Die Pledge-Phase für die #Europainitiative hat begonnnen.
Wie funktioniert die Initiative?
Warum verdient sie
- deinen Aktivismus?
- deine Unterstützung durch Mitgliedschaft in einer der Trägerorganisationen?
- deine finanzielle Unterstützung?
Ein 🧵
Was heisst, dass ein Problem strukturell ist?
Es bedeutet, dass das Problem tiefer liegt, als beim Unwillen der involvierten Personen (BR; Parlamentarier...), sondern dass das politische System ihnen systematisch Anreize setzt, das Problem zu verschieben statt zu lösen.
Das Europadossier ist nicht nur unattraktiv, es ist toxisch. Niemand kann es anpacken, ohne sich selber zu schaden. Es ist ein Mikado. Wer zuerst etwas bewegt, verliert. Wer es als BR anfasst, riskiert nicht nur seine Karriere, sondern die Stellung der eigenen Partei im BR.
Das wird auf unabsehbare Zeit so bleiben; solange die parteipolitische Zusammensetzung des Bundesrates arithmetisch diskutabel bleibt und alle Parteien in der Europafrage gespalten sind.
Eine Initiative kann nun einen Bypass legen. Vorbei an dieser verfahrenen Situation.
Was bedeutet die Verschiebung des Diskursrahmens?
Das Europadossier steht unter 35 Jahren nationalromantischer Dominanz. Viele Blocher-Tropes sind Mainstream geworden (dass die EU ein zentralistisches, top-down organisiertes Moloch sei & früher oder später scheitern MÜSSE etc.).
Solange der Diskursrahmen dominiert, der von den Nationalromantikern gesetzt wurde, können die institutionellen Probleme unmöglich gelöst werden, egal wie gut ein potentielles Abkommen ist.
Es braucht drum eine Verschiebung des Rahmens. Wir müssen übers Grundsätzliche sprechen.

________________

→ DEINE AUFGABE
Gib aus dem Text zur Europainitiative den Abschnitt von „- deine finanzielle“ bis „Europafrage gespalten sind.“ Wort für Wort wieder.

________________

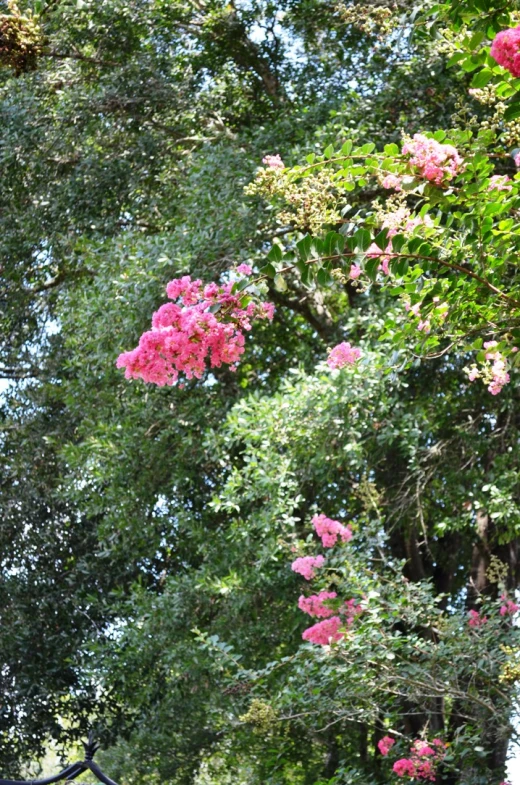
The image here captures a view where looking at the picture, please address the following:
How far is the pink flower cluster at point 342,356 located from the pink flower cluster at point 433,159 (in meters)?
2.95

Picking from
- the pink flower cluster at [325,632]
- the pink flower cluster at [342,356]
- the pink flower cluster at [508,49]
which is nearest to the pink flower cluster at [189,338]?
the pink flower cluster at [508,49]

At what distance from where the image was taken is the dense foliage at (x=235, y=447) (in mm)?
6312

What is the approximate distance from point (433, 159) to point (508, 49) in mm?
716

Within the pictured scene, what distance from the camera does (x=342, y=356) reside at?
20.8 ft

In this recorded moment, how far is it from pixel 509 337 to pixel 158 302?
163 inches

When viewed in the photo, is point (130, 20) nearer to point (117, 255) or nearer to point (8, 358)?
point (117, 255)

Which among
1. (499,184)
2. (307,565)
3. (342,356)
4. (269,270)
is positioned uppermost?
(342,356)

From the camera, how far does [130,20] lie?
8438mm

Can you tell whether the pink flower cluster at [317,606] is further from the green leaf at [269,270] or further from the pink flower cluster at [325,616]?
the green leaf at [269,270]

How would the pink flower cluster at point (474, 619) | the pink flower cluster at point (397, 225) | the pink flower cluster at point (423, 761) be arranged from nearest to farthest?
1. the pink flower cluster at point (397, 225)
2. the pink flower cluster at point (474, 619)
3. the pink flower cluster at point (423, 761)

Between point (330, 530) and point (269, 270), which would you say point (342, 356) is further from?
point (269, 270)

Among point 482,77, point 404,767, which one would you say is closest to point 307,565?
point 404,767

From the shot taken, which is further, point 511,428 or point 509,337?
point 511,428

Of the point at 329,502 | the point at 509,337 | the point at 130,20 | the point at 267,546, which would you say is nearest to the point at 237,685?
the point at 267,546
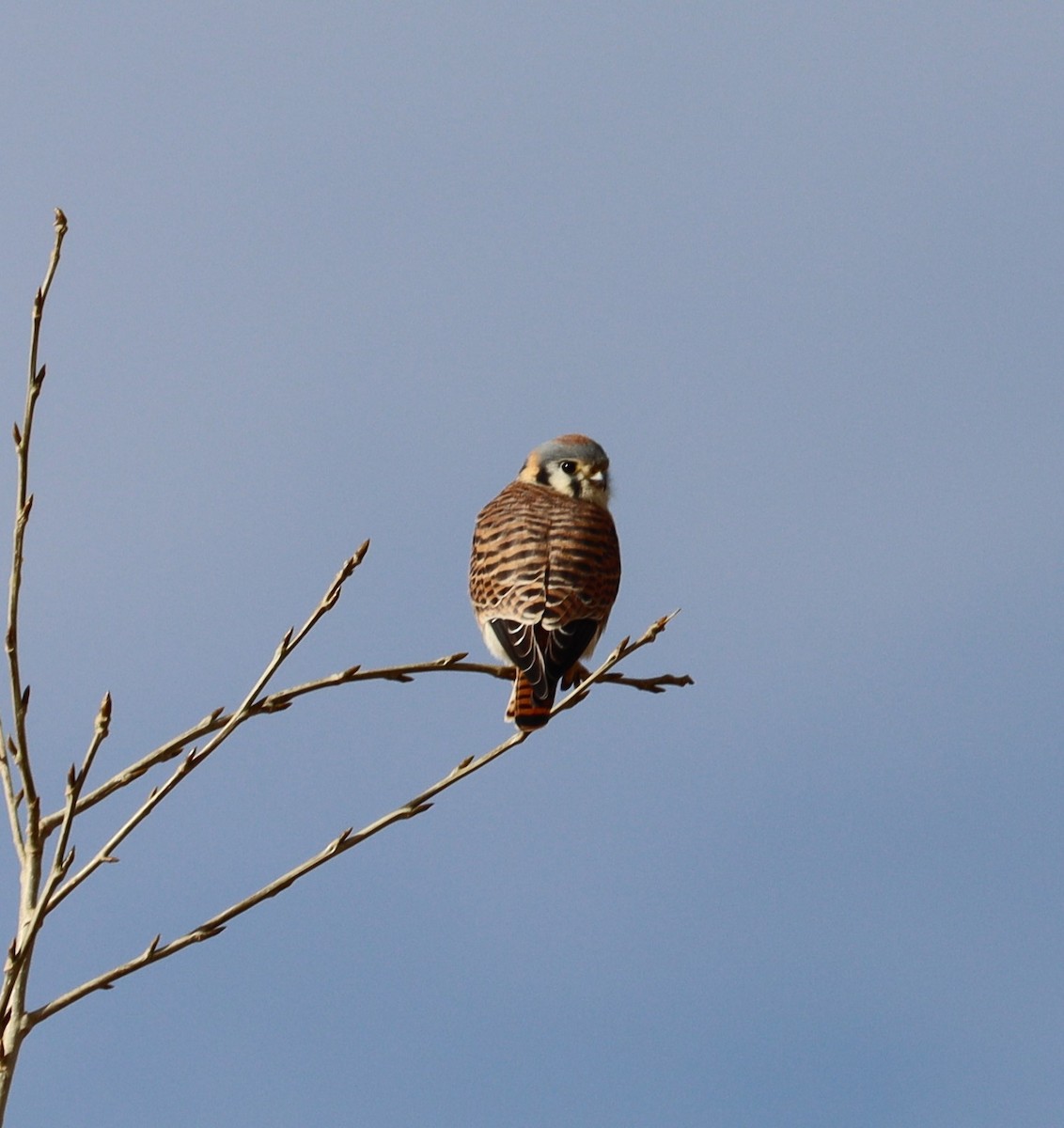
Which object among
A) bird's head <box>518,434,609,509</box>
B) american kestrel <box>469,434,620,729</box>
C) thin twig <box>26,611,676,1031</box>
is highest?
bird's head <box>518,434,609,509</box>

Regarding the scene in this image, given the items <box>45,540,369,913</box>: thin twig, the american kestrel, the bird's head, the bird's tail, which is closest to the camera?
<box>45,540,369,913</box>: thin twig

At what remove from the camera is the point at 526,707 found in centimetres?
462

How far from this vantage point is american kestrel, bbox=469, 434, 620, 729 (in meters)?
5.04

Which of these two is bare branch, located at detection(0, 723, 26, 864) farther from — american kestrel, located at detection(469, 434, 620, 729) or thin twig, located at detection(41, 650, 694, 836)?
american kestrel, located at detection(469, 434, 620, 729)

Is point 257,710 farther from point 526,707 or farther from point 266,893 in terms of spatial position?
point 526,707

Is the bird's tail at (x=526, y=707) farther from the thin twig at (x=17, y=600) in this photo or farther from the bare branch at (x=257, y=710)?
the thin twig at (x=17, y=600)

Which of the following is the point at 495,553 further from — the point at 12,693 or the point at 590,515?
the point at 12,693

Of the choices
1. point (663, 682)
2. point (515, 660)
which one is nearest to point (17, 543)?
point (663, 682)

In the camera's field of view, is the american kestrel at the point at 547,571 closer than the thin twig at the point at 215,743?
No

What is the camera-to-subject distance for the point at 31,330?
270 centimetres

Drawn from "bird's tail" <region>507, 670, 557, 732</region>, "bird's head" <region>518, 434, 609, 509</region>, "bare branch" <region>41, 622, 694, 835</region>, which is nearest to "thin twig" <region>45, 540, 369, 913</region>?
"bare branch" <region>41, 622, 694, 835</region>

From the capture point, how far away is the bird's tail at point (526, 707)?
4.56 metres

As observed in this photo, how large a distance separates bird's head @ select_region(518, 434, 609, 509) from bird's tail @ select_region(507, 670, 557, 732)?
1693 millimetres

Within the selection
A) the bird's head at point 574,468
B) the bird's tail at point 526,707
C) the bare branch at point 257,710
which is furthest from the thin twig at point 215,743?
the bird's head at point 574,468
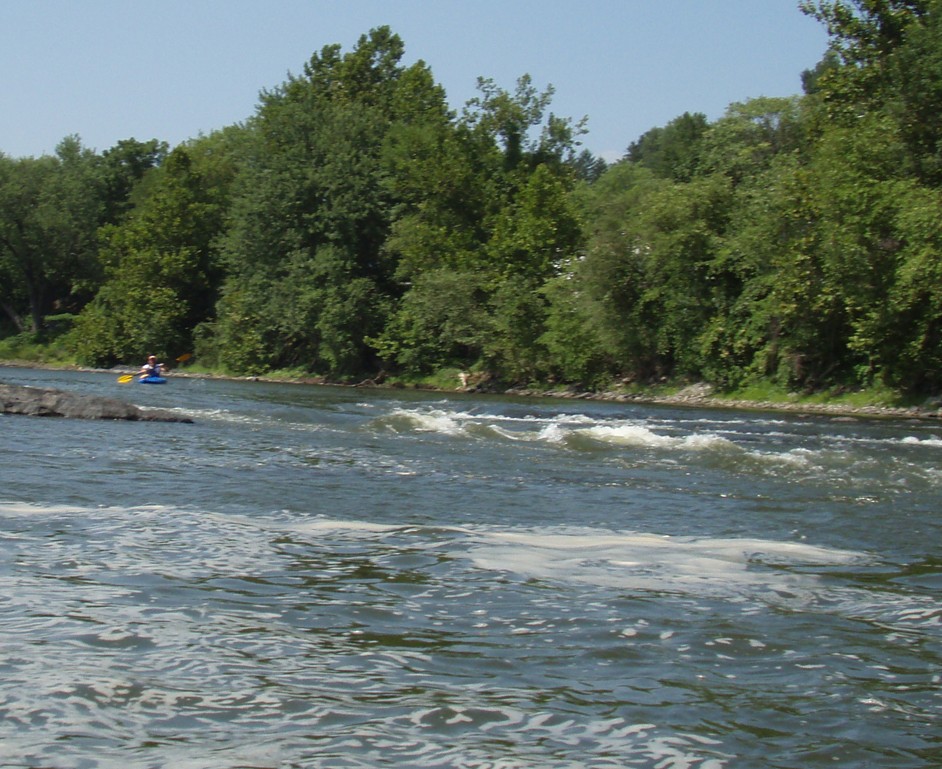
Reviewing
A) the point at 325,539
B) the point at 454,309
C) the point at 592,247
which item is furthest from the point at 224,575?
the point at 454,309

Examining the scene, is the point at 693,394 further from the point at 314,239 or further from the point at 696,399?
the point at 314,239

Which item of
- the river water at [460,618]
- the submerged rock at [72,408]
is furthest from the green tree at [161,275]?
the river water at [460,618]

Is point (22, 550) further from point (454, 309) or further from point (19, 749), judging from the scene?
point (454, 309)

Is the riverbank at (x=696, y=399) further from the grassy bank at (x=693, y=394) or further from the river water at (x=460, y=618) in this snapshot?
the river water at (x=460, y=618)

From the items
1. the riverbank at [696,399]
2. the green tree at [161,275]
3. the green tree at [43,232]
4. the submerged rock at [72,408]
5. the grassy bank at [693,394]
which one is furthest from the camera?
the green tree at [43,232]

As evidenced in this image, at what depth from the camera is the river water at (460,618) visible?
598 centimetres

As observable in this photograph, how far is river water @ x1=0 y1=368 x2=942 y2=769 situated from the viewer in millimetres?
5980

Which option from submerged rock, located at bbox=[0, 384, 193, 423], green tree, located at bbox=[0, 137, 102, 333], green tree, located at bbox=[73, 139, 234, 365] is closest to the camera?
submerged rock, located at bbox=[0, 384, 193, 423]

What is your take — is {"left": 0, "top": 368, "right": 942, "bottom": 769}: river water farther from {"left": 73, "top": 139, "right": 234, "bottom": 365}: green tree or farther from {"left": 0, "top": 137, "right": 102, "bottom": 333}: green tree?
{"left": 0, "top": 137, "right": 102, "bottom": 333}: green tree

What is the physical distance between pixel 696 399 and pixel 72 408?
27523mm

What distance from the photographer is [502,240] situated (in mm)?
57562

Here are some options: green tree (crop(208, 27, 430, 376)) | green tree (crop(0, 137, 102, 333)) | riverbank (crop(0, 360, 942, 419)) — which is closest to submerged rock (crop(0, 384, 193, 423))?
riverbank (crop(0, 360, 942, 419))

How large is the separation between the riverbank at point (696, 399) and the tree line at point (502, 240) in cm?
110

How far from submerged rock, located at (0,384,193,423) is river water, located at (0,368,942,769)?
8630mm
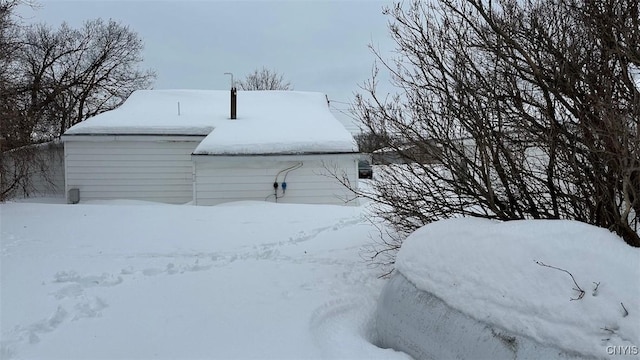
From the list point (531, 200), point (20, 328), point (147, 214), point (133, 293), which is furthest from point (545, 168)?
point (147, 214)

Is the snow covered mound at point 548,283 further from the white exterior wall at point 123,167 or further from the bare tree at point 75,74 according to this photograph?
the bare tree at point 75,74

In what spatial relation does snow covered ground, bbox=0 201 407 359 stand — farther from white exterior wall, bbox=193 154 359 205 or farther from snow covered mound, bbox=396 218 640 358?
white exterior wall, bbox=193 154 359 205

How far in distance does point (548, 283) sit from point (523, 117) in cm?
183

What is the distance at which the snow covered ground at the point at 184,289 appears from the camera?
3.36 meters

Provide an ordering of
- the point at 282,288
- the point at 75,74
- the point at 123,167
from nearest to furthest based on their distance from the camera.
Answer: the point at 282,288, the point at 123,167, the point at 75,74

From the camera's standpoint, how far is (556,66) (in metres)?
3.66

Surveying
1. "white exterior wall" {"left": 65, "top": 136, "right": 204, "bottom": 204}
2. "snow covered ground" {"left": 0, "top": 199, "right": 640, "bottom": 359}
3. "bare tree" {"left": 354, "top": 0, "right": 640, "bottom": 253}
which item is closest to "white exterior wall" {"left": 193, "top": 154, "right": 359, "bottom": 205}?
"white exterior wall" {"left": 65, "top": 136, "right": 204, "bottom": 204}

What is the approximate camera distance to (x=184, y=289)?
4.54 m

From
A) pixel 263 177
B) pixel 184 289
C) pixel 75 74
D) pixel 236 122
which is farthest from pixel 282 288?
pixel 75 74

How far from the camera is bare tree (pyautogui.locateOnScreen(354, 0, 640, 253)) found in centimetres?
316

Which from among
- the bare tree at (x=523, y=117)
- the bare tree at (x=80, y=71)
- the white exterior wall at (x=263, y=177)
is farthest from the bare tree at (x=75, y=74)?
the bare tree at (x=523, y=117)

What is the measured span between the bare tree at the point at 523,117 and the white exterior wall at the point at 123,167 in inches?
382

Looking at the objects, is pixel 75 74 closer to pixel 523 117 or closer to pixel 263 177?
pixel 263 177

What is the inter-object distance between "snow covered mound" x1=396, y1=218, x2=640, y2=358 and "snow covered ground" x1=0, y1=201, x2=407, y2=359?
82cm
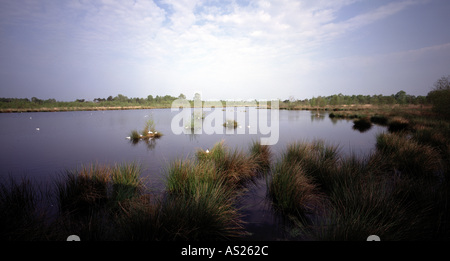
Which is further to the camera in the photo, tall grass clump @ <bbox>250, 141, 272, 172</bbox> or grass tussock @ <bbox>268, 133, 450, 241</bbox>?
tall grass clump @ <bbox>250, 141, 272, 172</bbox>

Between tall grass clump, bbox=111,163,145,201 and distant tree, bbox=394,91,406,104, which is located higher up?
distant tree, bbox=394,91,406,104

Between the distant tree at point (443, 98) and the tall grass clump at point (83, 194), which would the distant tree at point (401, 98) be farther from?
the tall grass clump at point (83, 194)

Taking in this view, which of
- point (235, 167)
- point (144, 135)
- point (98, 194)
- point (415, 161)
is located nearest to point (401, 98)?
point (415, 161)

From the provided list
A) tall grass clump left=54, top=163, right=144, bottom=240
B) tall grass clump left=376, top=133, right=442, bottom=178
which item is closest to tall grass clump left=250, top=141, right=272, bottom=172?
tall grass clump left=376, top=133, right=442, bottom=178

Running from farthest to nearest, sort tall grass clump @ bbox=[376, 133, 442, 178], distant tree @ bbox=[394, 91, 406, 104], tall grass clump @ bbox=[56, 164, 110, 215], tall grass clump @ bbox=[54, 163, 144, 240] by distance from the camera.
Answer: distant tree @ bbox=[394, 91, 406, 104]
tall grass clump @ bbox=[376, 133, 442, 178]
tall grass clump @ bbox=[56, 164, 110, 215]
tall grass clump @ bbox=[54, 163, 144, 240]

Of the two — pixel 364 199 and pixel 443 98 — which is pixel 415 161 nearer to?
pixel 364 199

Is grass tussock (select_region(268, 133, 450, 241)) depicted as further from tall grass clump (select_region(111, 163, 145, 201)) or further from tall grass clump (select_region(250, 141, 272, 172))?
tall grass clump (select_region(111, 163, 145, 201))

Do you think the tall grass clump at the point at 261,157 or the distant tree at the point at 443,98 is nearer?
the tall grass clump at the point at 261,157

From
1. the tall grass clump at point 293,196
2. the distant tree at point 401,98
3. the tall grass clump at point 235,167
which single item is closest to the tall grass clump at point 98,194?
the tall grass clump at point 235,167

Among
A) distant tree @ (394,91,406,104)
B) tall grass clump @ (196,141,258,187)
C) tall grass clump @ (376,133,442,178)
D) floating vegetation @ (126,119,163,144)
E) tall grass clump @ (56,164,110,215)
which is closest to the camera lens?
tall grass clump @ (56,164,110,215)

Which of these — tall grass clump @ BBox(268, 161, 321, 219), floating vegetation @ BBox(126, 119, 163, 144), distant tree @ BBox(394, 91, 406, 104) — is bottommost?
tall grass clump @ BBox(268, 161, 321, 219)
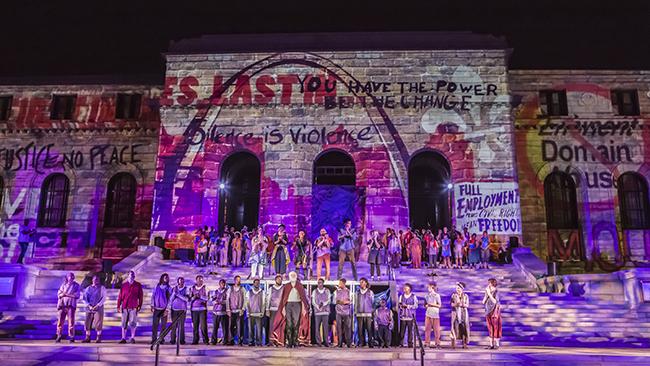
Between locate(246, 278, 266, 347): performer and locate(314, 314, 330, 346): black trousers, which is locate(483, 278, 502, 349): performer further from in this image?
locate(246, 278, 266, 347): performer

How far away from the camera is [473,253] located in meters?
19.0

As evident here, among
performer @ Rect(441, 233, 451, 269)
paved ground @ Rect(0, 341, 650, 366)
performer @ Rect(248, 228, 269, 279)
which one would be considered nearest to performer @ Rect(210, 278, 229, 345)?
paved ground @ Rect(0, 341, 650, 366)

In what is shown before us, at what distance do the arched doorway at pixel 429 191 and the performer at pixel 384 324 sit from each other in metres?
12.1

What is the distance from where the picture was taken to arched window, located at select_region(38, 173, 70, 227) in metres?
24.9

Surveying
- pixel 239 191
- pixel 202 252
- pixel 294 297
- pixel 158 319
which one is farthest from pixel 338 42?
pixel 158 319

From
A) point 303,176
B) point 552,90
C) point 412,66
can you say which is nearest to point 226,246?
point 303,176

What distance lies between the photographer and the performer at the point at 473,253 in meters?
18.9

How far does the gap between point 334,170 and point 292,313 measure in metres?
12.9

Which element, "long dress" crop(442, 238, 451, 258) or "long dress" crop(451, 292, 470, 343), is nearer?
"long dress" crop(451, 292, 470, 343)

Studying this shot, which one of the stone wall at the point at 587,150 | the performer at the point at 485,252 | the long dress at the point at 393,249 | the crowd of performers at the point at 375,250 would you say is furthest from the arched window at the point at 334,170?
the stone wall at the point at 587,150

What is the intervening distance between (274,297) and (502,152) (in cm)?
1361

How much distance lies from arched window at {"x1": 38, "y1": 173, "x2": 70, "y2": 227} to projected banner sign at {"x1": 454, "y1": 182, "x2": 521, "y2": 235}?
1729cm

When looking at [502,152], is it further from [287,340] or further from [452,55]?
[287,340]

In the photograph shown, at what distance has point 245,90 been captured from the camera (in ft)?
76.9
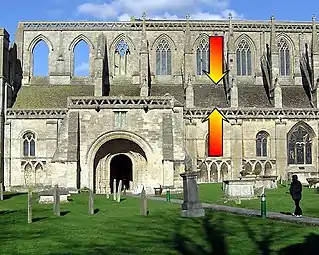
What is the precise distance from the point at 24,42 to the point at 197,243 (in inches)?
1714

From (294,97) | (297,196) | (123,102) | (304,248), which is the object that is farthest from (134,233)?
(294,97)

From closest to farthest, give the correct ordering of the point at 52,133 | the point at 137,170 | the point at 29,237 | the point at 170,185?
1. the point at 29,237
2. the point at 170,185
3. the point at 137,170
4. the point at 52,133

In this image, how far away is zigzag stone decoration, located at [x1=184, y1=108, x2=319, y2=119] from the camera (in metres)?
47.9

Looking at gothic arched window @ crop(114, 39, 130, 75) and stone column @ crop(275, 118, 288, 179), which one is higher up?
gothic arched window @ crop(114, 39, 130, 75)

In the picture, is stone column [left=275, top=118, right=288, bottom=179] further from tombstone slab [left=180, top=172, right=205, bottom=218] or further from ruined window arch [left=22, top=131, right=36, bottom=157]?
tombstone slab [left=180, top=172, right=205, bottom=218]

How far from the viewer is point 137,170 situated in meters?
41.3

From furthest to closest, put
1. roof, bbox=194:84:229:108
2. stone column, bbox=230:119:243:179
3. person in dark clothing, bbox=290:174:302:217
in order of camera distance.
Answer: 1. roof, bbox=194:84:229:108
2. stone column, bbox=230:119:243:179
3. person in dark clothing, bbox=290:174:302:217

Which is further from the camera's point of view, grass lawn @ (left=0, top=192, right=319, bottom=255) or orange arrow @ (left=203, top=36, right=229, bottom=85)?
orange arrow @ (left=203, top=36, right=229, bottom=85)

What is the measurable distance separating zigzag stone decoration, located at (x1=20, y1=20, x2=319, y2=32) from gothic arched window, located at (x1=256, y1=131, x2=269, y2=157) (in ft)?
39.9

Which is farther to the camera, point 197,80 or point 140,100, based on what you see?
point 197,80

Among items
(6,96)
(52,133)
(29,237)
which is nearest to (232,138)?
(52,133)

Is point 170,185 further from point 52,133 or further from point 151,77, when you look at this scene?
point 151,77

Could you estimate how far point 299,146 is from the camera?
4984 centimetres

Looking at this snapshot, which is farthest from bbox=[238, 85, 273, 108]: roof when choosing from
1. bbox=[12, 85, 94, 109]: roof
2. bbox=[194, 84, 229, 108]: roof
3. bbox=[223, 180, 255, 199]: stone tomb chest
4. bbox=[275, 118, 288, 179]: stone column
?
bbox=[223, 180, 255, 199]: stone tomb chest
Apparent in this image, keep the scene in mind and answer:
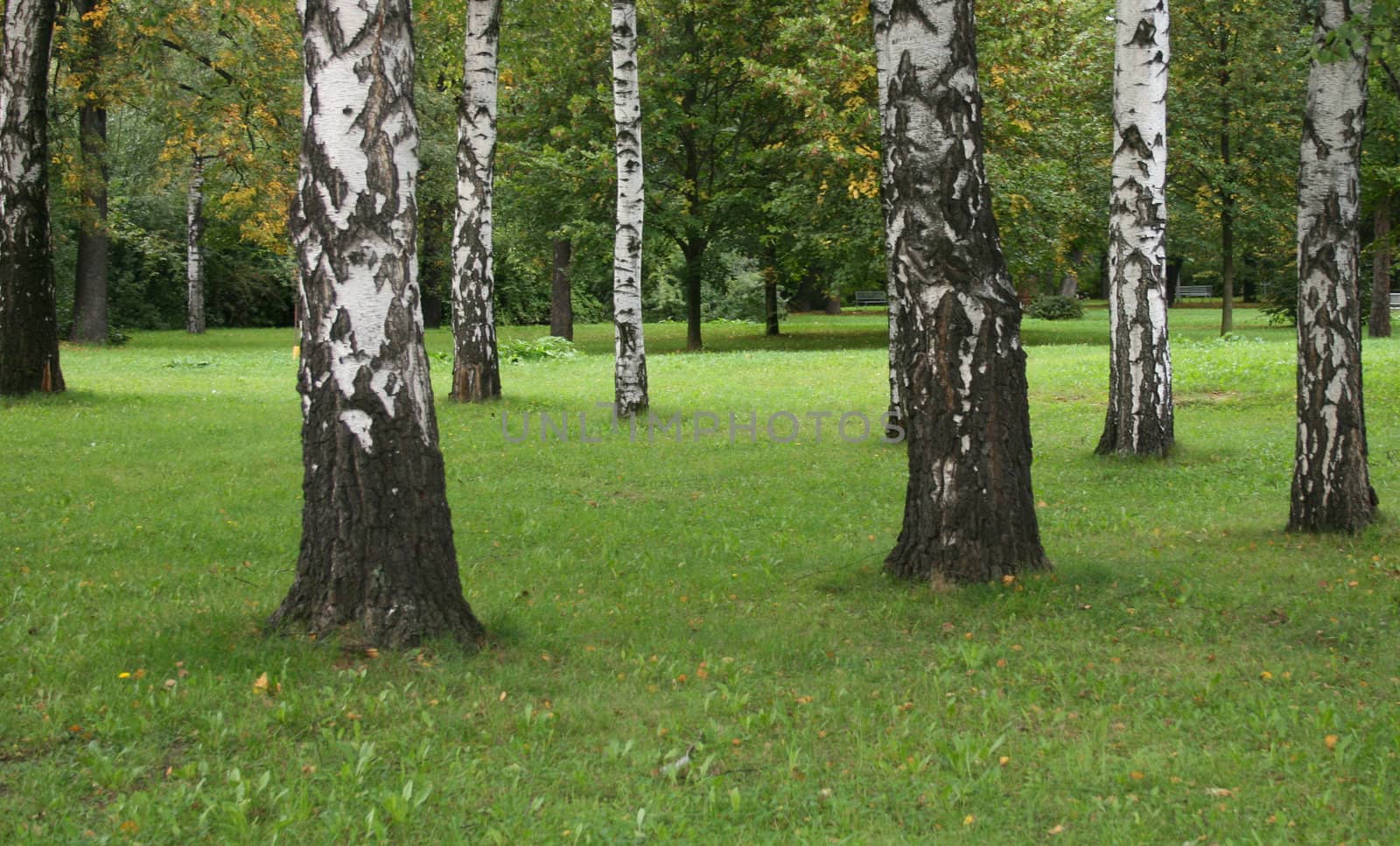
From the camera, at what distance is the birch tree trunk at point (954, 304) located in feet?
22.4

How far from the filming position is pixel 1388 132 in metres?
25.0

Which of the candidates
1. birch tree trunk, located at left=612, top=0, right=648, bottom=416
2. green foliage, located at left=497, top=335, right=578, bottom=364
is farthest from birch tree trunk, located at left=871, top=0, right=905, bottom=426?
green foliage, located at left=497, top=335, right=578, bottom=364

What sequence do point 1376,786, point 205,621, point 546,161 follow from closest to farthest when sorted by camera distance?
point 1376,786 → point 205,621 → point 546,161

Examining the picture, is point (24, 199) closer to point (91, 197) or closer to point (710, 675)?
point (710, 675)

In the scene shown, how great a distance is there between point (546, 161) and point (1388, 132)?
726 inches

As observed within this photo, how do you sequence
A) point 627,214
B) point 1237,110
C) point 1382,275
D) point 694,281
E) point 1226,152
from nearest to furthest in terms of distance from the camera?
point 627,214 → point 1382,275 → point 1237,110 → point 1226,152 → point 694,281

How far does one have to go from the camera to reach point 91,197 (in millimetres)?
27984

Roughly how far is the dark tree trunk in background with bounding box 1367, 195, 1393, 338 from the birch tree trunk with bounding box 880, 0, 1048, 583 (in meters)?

________________

→ ANTWORT
- deine finanzielle Unterstützung?
Ein 🧵
Was heisst, dass ein Problem strukturell ist?
Es bedeutet, dass das Problem tiefer liegt, als beim Unwillen der involvierten Personen (BR; Parlamentarier...), sondern dass das politische System ihnen systematisch Anreize setzt, das Problem zu verschieben statt zu lösen.
Das Europadossier ist nicht nur unattraktiv, es ist toxisch. Niemand kann es anpacken, ohne sich selber zu schaden. Es ist ein Mikado. Wer zuerst etwas bewegt, verliert. Wer es als BR anfasst, riskiert nicht nur seine Karriere, sondern die Stellung der eigenen Partei im BR.
Das wird auf unabsehbare Zeit so bleiben; solange die parteipolitische Zusammensetzung des Bundesrates arithmetisch diskutabel bleibt und alle Parteien in der Europafrage gespalten sind.